Yaklar, Doğu Avrasya’nın yüksek rakımlı bölgelerindeki insanların kültüründe bugün de çok önemli bir rol oynuyor. Zorlu ortamda yaşam için son derece uygun fiziksel özelliklere sahip hayvanlar, Asya zirvelerinde yaşayan insanlara, yüksek kalorili bir besin kaynağı, sıcak tutan kumaşlar için kalın tüyler ve mum gibi faydalı ürünler yapmak için yağ sağlıyor.

Tibet sığırı diye de bilinen hayvanlar, bugün Hindistan yarımadasında, Tibet Platosu, Kuzey Myanmar, Yunnan, Siçuan ve Moğolistan’la Sibirya‘da yaşıyor ve buralardaki yüksek rakımlı  bölgelerde yaşayan insanların kültüründe çok önemli bir rol oynuyor.

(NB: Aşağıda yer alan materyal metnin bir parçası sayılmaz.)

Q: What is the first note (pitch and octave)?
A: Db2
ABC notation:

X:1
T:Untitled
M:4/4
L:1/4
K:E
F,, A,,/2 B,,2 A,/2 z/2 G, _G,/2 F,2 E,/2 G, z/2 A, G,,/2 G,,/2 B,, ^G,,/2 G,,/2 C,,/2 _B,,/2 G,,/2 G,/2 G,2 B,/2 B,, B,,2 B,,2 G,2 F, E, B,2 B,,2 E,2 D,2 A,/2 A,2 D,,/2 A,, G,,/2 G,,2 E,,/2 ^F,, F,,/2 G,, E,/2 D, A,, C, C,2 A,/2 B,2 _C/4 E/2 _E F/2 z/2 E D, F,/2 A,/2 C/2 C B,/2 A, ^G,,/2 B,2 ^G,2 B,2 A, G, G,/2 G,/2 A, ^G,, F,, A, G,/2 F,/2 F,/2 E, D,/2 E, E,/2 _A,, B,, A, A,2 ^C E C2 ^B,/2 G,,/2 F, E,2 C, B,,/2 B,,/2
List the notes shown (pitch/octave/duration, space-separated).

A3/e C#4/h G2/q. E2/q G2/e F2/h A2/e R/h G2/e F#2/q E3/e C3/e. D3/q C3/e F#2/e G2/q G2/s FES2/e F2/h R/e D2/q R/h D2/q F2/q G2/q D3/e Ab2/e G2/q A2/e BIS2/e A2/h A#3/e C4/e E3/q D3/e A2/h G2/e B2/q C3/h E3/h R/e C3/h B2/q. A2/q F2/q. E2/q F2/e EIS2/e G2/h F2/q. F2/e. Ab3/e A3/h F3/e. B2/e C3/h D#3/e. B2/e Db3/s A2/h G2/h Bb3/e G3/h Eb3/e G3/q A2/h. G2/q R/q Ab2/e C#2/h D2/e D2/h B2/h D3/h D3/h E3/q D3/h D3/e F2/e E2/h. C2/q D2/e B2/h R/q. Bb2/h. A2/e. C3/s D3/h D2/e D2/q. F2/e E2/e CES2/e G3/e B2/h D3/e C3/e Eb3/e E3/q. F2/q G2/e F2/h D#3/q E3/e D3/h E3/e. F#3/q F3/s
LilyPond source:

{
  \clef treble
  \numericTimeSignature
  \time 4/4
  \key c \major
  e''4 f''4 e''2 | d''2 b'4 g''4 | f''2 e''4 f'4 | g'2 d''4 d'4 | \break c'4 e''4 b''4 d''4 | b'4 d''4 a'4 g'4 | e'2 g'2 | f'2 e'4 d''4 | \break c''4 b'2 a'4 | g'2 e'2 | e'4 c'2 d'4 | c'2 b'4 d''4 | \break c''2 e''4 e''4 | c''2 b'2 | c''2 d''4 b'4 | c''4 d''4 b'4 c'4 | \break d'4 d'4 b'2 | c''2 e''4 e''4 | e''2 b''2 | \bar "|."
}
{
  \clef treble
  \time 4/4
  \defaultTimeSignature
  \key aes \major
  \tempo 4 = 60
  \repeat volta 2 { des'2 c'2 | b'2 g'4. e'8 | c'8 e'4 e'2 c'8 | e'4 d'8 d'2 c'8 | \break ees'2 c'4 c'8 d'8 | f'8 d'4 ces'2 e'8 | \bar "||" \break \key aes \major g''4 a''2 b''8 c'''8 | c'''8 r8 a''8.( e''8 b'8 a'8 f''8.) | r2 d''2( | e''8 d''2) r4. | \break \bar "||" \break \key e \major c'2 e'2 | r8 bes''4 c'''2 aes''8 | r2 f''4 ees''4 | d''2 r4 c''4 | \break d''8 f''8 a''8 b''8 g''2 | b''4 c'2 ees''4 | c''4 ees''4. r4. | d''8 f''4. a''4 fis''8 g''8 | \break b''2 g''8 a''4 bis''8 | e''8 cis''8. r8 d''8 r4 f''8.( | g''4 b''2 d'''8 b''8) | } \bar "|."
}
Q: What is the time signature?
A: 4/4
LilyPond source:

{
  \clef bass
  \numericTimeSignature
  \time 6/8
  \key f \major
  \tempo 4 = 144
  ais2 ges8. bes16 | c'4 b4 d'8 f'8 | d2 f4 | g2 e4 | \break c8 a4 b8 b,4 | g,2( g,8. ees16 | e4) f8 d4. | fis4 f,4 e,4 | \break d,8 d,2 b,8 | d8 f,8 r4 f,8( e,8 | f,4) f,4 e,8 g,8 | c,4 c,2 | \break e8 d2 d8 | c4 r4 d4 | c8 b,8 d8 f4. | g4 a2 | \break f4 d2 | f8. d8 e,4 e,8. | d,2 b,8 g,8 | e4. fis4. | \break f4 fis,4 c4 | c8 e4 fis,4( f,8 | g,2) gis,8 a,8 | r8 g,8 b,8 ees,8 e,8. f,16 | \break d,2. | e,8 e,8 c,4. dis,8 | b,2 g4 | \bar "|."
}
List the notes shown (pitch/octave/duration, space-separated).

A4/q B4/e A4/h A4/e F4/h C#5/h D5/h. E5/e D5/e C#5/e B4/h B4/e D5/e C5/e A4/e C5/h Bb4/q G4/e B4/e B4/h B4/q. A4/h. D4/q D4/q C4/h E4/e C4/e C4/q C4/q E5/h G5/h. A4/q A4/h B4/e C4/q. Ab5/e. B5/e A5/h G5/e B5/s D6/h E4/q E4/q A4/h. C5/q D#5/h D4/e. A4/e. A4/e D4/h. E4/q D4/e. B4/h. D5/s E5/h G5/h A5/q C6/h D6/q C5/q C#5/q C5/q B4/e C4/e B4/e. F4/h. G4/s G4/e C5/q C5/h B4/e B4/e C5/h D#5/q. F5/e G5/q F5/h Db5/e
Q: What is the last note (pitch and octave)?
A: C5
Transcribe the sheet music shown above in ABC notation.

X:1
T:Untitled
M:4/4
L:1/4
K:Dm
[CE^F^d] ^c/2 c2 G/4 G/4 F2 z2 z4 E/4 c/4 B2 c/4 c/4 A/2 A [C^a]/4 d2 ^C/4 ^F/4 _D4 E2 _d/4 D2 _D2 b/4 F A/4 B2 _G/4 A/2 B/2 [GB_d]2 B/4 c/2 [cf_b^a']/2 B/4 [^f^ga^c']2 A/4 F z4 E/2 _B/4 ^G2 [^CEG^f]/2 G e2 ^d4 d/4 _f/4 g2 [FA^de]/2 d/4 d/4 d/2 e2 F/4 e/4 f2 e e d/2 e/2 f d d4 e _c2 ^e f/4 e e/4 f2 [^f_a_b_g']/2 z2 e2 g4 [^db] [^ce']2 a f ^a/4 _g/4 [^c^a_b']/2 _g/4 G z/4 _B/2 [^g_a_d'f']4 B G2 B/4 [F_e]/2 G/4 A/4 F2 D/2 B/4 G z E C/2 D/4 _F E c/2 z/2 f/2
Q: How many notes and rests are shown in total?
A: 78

Michigan Üniversitesi‘nden Alicia Ventresca-Miller, “En önemli bulgumuz, bogtog adı verilen bir huş kabuğu şapka ve altın beş pençeli bir ejderhayı tasvir eden ipek cüppelerle gömülmüş seçkin bir kadındı. Proteomik analizlerimiz, onun yaşamı boyunca yak sütü içtiği sonucuna vardı. Bu, bu ikonik hayvanın bölgedeki uzun vadeli kullanımını ve seçkin yöneticilerle bağlarını doğrulamamıza yardımcı oldu” dedi.

Yaklar bugün hala Moğol ve diğer Doğu Avrasya kültürlerinde önemli bir rol oynuyor. Fotoğraf: Alicia Ventresca-Miller

Max Planck İnsan Tarihi Bilimi Enstitüsü ve Moğolistan Ulusal Müzesi‘nden araştırmacı J. Bayarsaikha da “Seramik kaplar, uzun süredir devam eden dini uygulamaları ve Moğol imparatorluğunun seçkinlerinin günlük yaşamını ortaya çıkaran süt ürünlerinden yapılmış fenerlere dönüştürüldü” diye ekledi.

Eriyen permafrost, bilim insanlarının bu tür heyecan verici keşifler yapmasına neden olsa da hem bölgede yaşayan insan ve hayvanların yaşamını hem de tarihi kalıntıları yağmalanmaya karşı daha savunmasız bırakıyor. Sıcaklıklar, şimdi olduğu gibi yükselmeye devam ederse ve permafrost daha da bozulursa, hem buradaki hem de diğer bölgelerdeki donmuş arkeolojik kalıntıların gerektiği gibi değerlendirelemeden yok olması riski de bulunuyor.